As noites esfriaram novamente, como as noites
do início da primavera, e estão silenciosas outra vez. Incomoda-o
conversarmos? Estamos
sozinhos agora; não há razão para o silêncio.

Você pode ver, sobre o jardim — a lua cheia nasce.
Eu não verei a próxima lua cheia.

Na primavera, quando a lua surgia, significava
que o tempo era infindo. Campainhas-brancas
abriam e fechavam, as sementes
de bordos agrupadas caíam em pálidas torrentes.
Branco sobre branco, a lua emergia sobre a bétula.
E na curva, onde a árvore se divide,
as folhas dos primeiros narcisos, à luz da lua,
em um suave verde-prateado.

Chegamos longe demais juntos, perto do fim agora,
para temer o fim. Nestas noites, eu nem mesmo tenho certeza
do que o fim significa. E você, que já esteve com um homem –

após os primeiros gritos,
a alegria, assim como o medo, não faz nenhum som?

Trad.: Nelson Santander

The silver lily

The nights have grown cool again, like the nights
of early spring, and quiet again. Will
speech disturb you? We’re
alone now; we have no reason for silence.

Can you see, over the garden — the full moon rises.
I won’t see the next full moon.

In spring, when the moon rose, it meant
time was endless. Snowdrops
opened and closed, the clustered
seeds of the maples fell in pale drifts.
White over white, the moon rose over the birch tree.
And in the crook, where the tree divides,
leaves of the first daffodils, in moonlight
soft greenish-silver.

We have come too far together toward the end now
to fear the end. These nights, I am no longer even certain
I know what the end means. And you, who’ve been with a man —

after the first cries,
doesn’t joy, like fear, make no sound?

Louise Glück – Acalanto

Hora de descansar agora; você
já teve emoção suficiente por ora.

Crepúsculo, depois início da noite. Vaga-lumes
no quarto, cintilando aqui e ali, aqui e ali,
e a profunda doçura do verão inundando através da janela aberta.
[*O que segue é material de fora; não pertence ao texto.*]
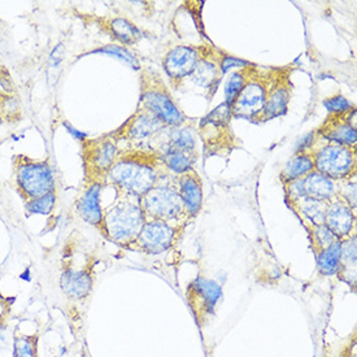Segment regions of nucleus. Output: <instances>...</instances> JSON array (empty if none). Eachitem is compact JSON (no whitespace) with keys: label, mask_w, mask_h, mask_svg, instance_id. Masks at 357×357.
<instances>
[{"label":"nucleus","mask_w":357,"mask_h":357,"mask_svg":"<svg viewBox=\"0 0 357 357\" xmlns=\"http://www.w3.org/2000/svg\"><path fill=\"white\" fill-rule=\"evenodd\" d=\"M146 222L139 199L119 197L111 207L104 212L103 233L113 243L134 245Z\"/></svg>","instance_id":"obj_3"},{"label":"nucleus","mask_w":357,"mask_h":357,"mask_svg":"<svg viewBox=\"0 0 357 357\" xmlns=\"http://www.w3.org/2000/svg\"><path fill=\"white\" fill-rule=\"evenodd\" d=\"M95 52H102V54H109L112 56L119 57L123 61H125L126 64L134 68V69H139V61L137 60V57L132 56V54H130L126 48L123 46H117V45H109V46H105V47L100 48Z\"/></svg>","instance_id":"obj_31"},{"label":"nucleus","mask_w":357,"mask_h":357,"mask_svg":"<svg viewBox=\"0 0 357 357\" xmlns=\"http://www.w3.org/2000/svg\"><path fill=\"white\" fill-rule=\"evenodd\" d=\"M103 183H86V188L75 203V211L89 225L95 226L102 230L104 212L100 204V192Z\"/></svg>","instance_id":"obj_19"},{"label":"nucleus","mask_w":357,"mask_h":357,"mask_svg":"<svg viewBox=\"0 0 357 357\" xmlns=\"http://www.w3.org/2000/svg\"><path fill=\"white\" fill-rule=\"evenodd\" d=\"M60 289L72 301H82L93 290V277L86 271L66 268L60 274Z\"/></svg>","instance_id":"obj_20"},{"label":"nucleus","mask_w":357,"mask_h":357,"mask_svg":"<svg viewBox=\"0 0 357 357\" xmlns=\"http://www.w3.org/2000/svg\"><path fill=\"white\" fill-rule=\"evenodd\" d=\"M181 229L178 222L173 224L161 220H147L132 245L146 254H164L174 245Z\"/></svg>","instance_id":"obj_10"},{"label":"nucleus","mask_w":357,"mask_h":357,"mask_svg":"<svg viewBox=\"0 0 357 357\" xmlns=\"http://www.w3.org/2000/svg\"><path fill=\"white\" fill-rule=\"evenodd\" d=\"M15 181L25 202L55 192V172L45 160H31L19 156L15 162Z\"/></svg>","instance_id":"obj_8"},{"label":"nucleus","mask_w":357,"mask_h":357,"mask_svg":"<svg viewBox=\"0 0 357 357\" xmlns=\"http://www.w3.org/2000/svg\"><path fill=\"white\" fill-rule=\"evenodd\" d=\"M314 170V151L310 150L296 151L295 155L287 161L281 170L280 179L283 186L290 183L292 181L304 178Z\"/></svg>","instance_id":"obj_21"},{"label":"nucleus","mask_w":357,"mask_h":357,"mask_svg":"<svg viewBox=\"0 0 357 357\" xmlns=\"http://www.w3.org/2000/svg\"><path fill=\"white\" fill-rule=\"evenodd\" d=\"M303 181V194L304 197L314 199L319 202L328 203L337 195V182L325 177L319 172L313 170Z\"/></svg>","instance_id":"obj_22"},{"label":"nucleus","mask_w":357,"mask_h":357,"mask_svg":"<svg viewBox=\"0 0 357 357\" xmlns=\"http://www.w3.org/2000/svg\"><path fill=\"white\" fill-rule=\"evenodd\" d=\"M248 66H250V63L247 66L239 68L227 79L225 87V103L229 104V105H231V103L234 102L235 96L238 95L241 89L245 85V77L248 73Z\"/></svg>","instance_id":"obj_28"},{"label":"nucleus","mask_w":357,"mask_h":357,"mask_svg":"<svg viewBox=\"0 0 357 357\" xmlns=\"http://www.w3.org/2000/svg\"><path fill=\"white\" fill-rule=\"evenodd\" d=\"M64 59V46L57 45L56 47L52 50L50 55V63H48V69H56L61 64Z\"/></svg>","instance_id":"obj_34"},{"label":"nucleus","mask_w":357,"mask_h":357,"mask_svg":"<svg viewBox=\"0 0 357 357\" xmlns=\"http://www.w3.org/2000/svg\"><path fill=\"white\" fill-rule=\"evenodd\" d=\"M177 188L190 218L197 217L203 207V181L195 168L177 176Z\"/></svg>","instance_id":"obj_18"},{"label":"nucleus","mask_w":357,"mask_h":357,"mask_svg":"<svg viewBox=\"0 0 357 357\" xmlns=\"http://www.w3.org/2000/svg\"><path fill=\"white\" fill-rule=\"evenodd\" d=\"M139 107L156 114L168 126H182L188 123V117L174 102L168 86L153 70L142 72Z\"/></svg>","instance_id":"obj_6"},{"label":"nucleus","mask_w":357,"mask_h":357,"mask_svg":"<svg viewBox=\"0 0 357 357\" xmlns=\"http://www.w3.org/2000/svg\"><path fill=\"white\" fill-rule=\"evenodd\" d=\"M317 266L322 275H337L340 271L342 260V241H337L333 245L316 255Z\"/></svg>","instance_id":"obj_25"},{"label":"nucleus","mask_w":357,"mask_h":357,"mask_svg":"<svg viewBox=\"0 0 357 357\" xmlns=\"http://www.w3.org/2000/svg\"><path fill=\"white\" fill-rule=\"evenodd\" d=\"M289 206L301 216L305 224L310 226L324 225L326 203L310 197H301L294 202H287Z\"/></svg>","instance_id":"obj_23"},{"label":"nucleus","mask_w":357,"mask_h":357,"mask_svg":"<svg viewBox=\"0 0 357 357\" xmlns=\"http://www.w3.org/2000/svg\"><path fill=\"white\" fill-rule=\"evenodd\" d=\"M142 211L147 220H161L167 222H188L183 202L177 188V176L167 174L150 191L139 199Z\"/></svg>","instance_id":"obj_4"},{"label":"nucleus","mask_w":357,"mask_h":357,"mask_svg":"<svg viewBox=\"0 0 357 357\" xmlns=\"http://www.w3.org/2000/svg\"><path fill=\"white\" fill-rule=\"evenodd\" d=\"M292 68L283 66L256 123H266L287 112L292 96Z\"/></svg>","instance_id":"obj_16"},{"label":"nucleus","mask_w":357,"mask_h":357,"mask_svg":"<svg viewBox=\"0 0 357 357\" xmlns=\"http://www.w3.org/2000/svg\"><path fill=\"white\" fill-rule=\"evenodd\" d=\"M170 172L160 156L146 147L121 150L107 183L114 188L119 197L141 199Z\"/></svg>","instance_id":"obj_1"},{"label":"nucleus","mask_w":357,"mask_h":357,"mask_svg":"<svg viewBox=\"0 0 357 357\" xmlns=\"http://www.w3.org/2000/svg\"><path fill=\"white\" fill-rule=\"evenodd\" d=\"M337 195L340 199H343L354 211H356V181L355 179L337 182Z\"/></svg>","instance_id":"obj_30"},{"label":"nucleus","mask_w":357,"mask_h":357,"mask_svg":"<svg viewBox=\"0 0 357 357\" xmlns=\"http://www.w3.org/2000/svg\"><path fill=\"white\" fill-rule=\"evenodd\" d=\"M84 144V167L86 183H103L107 185V177L112 169L121 150L113 135H105L96 139H86Z\"/></svg>","instance_id":"obj_9"},{"label":"nucleus","mask_w":357,"mask_h":357,"mask_svg":"<svg viewBox=\"0 0 357 357\" xmlns=\"http://www.w3.org/2000/svg\"><path fill=\"white\" fill-rule=\"evenodd\" d=\"M197 50L199 61L190 78L195 85L211 91L212 96L216 93L217 87L222 79V63L227 54L209 43L197 46Z\"/></svg>","instance_id":"obj_12"},{"label":"nucleus","mask_w":357,"mask_h":357,"mask_svg":"<svg viewBox=\"0 0 357 357\" xmlns=\"http://www.w3.org/2000/svg\"><path fill=\"white\" fill-rule=\"evenodd\" d=\"M325 108H328L329 114H338V113H344L351 111L352 108H355V105L348 102L347 98H344L343 95H334L330 96L328 99L324 100Z\"/></svg>","instance_id":"obj_32"},{"label":"nucleus","mask_w":357,"mask_h":357,"mask_svg":"<svg viewBox=\"0 0 357 357\" xmlns=\"http://www.w3.org/2000/svg\"><path fill=\"white\" fill-rule=\"evenodd\" d=\"M222 296L221 286L212 280L199 277L188 287V301L197 320L203 324V319L212 316L216 310L217 303Z\"/></svg>","instance_id":"obj_15"},{"label":"nucleus","mask_w":357,"mask_h":357,"mask_svg":"<svg viewBox=\"0 0 357 357\" xmlns=\"http://www.w3.org/2000/svg\"><path fill=\"white\" fill-rule=\"evenodd\" d=\"M314 151V170L335 182L356 178V149L325 141L320 146L316 139L312 146Z\"/></svg>","instance_id":"obj_7"},{"label":"nucleus","mask_w":357,"mask_h":357,"mask_svg":"<svg viewBox=\"0 0 357 357\" xmlns=\"http://www.w3.org/2000/svg\"><path fill=\"white\" fill-rule=\"evenodd\" d=\"M324 225L329 227L339 241L347 239L356 231V213L338 195L326 203Z\"/></svg>","instance_id":"obj_17"},{"label":"nucleus","mask_w":357,"mask_h":357,"mask_svg":"<svg viewBox=\"0 0 357 357\" xmlns=\"http://www.w3.org/2000/svg\"><path fill=\"white\" fill-rule=\"evenodd\" d=\"M107 28L112 34L113 38H116L120 43L126 45V46L135 45L141 39L139 29L137 28L132 21L123 19V17L109 20L107 22Z\"/></svg>","instance_id":"obj_24"},{"label":"nucleus","mask_w":357,"mask_h":357,"mask_svg":"<svg viewBox=\"0 0 357 357\" xmlns=\"http://www.w3.org/2000/svg\"><path fill=\"white\" fill-rule=\"evenodd\" d=\"M12 357H38L37 342L30 337H15Z\"/></svg>","instance_id":"obj_29"},{"label":"nucleus","mask_w":357,"mask_h":357,"mask_svg":"<svg viewBox=\"0 0 357 357\" xmlns=\"http://www.w3.org/2000/svg\"><path fill=\"white\" fill-rule=\"evenodd\" d=\"M167 126L168 125L162 123L156 114L138 107L137 112L120 128L119 132L112 135L116 141L123 139L132 143V147H146L151 138Z\"/></svg>","instance_id":"obj_11"},{"label":"nucleus","mask_w":357,"mask_h":357,"mask_svg":"<svg viewBox=\"0 0 357 357\" xmlns=\"http://www.w3.org/2000/svg\"><path fill=\"white\" fill-rule=\"evenodd\" d=\"M355 116L356 108H352L348 112L329 114L314 132L322 141L356 149V126L354 125Z\"/></svg>","instance_id":"obj_14"},{"label":"nucleus","mask_w":357,"mask_h":357,"mask_svg":"<svg viewBox=\"0 0 357 357\" xmlns=\"http://www.w3.org/2000/svg\"><path fill=\"white\" fill-rule=\"evenodd\" d=\"M231 109L221 103L202 119L197 135L202 139L206 156H226L239 147V141L231 128Z\"/></svg>","instance_id":"obj_5"},{"label":"nucleus","mask_w":357,"mask_h":357,"mask_svg":"<svg viewBox=\"0 0 357 357\" xmlns=\"http://www.w3.org/2000/svg\"><path fill=\"white\" fill-rule=\"evenodd\" d=\"M199 61L197 46L178 45L169 48L162 57V68L168 75L172 87L178 89L183 81L191 77Z\"/></svg>","instance_id":"obj_13"},{"label":"nucleus","mask_w":357,"mask_h":357,"mask_svg":"<svg viewBox=\"0 0 357 357\" xmlns=\"http://www.w3.org/2000/svg\"><path fill=\"white\" fill-rule=\"evenodd\" d=\"M281 70L282 68L250 63L245 85L230 105L233 119H243L256 123Z\"/></svg>","instance_id":"obj_2"},{"label":"nucleus","mask_w":357,"mask_h":357,"mask_svg":"<svg viewBox=\"0 0 357 357\" xmlns=\"http://www.w3.org/2000/svg\"><path fill=\"white\" fill-rule=\"evenodd\" d=\"M0 113L4 117H16L20 113L19 99L13 95H8L0 99Z\"/></svg>","instance_id":"obj_33"},{"label":"nucleus","mask_w":357,"mask_h":357,"mask_svg":"<svg viewBox=\"0 0 357 357\" xmlns=\"http://www.w3.org/2000/svg\"><path fill=\"white\" fill-rule=\"evenodd\" d=\"M63 125H64V126H66V130H68V132H70V134H72V135H73V138H75V139H77V141L85 142L86 139H87V138H86L85 132H78V130H77V129H75V128H73V126H70V125H69V123H63Z\"/></svg>","instance_id":"obj_35"},{"label":"nucleus","mask_w":357,"mask_h":357,"mask_svg":"<svg viewBox=\"0 0 357 357\" xmlns=\"http://www.w3.org/2000/svg\"><path fill=\"white\" fill-rule=\"evenodd\" d=\"M310 233V241H312V247L316 255L328 248L329 245H333L334 242L339 241L329 227L325 225L310 226L307 225Z\"/></svg>","instance_id":"obj_26"},{"label":"nucleus","mask_w":357,"mask_h":357,"mask_svg":"<svg viewBox=\"0 0 357 357\" xmlns=\"http://www.w3.org/2000/svg\"><path fill=\"white\" fill-rule=\"evenodd\" d=\"M56 192H50L45 197L30 199L25 202V211L28 215H42L48 216L54 212L56 206Z\"/></svg>","instance_id":"obj_27"}]
</instances>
Não pense mais nessas coisas.
Escute minha respiração, sua própria respiração
como os vaga-lumes, cada pequena respiração
uma centelha na qual o mundo se revela.

Já cantei para você por tempo suficiente na noite de verão.
Vou conquista-lo no final; o mundo não pode lhe proporcionar
essa contínua visão.

Você precisa ser ensinado a me amar. Os seres humanos devem ser ensinados a amar
o silêncio e a escuridão.

Trad.: Nelson Santander

Lullaby

Time to rest now; you have had
enough excitement for the time being.

Twilight, then early evening. Fireflies
in the room, flickering here and there, here and there,
and summer’s deep sweetness filling the open window.

Don’t think of these things anymore.
Listen to my breathing, your own breathing
like the fireflies, each small breath
a flare in which the world appears.

I’ve sung to you long enough in the summer night.
I’ll win you over in the end; the world can’t give you
this sustained vision.

You must be taught to love me. Human beings must be taught to love
silence and darkness.

Louise Glück – Ocaso

Minha maior alegria
é o som que sua voz produz
me chamando mesmo no desespero; meu desgosto
é não poder responder
em uma fala que você reconheça como minha.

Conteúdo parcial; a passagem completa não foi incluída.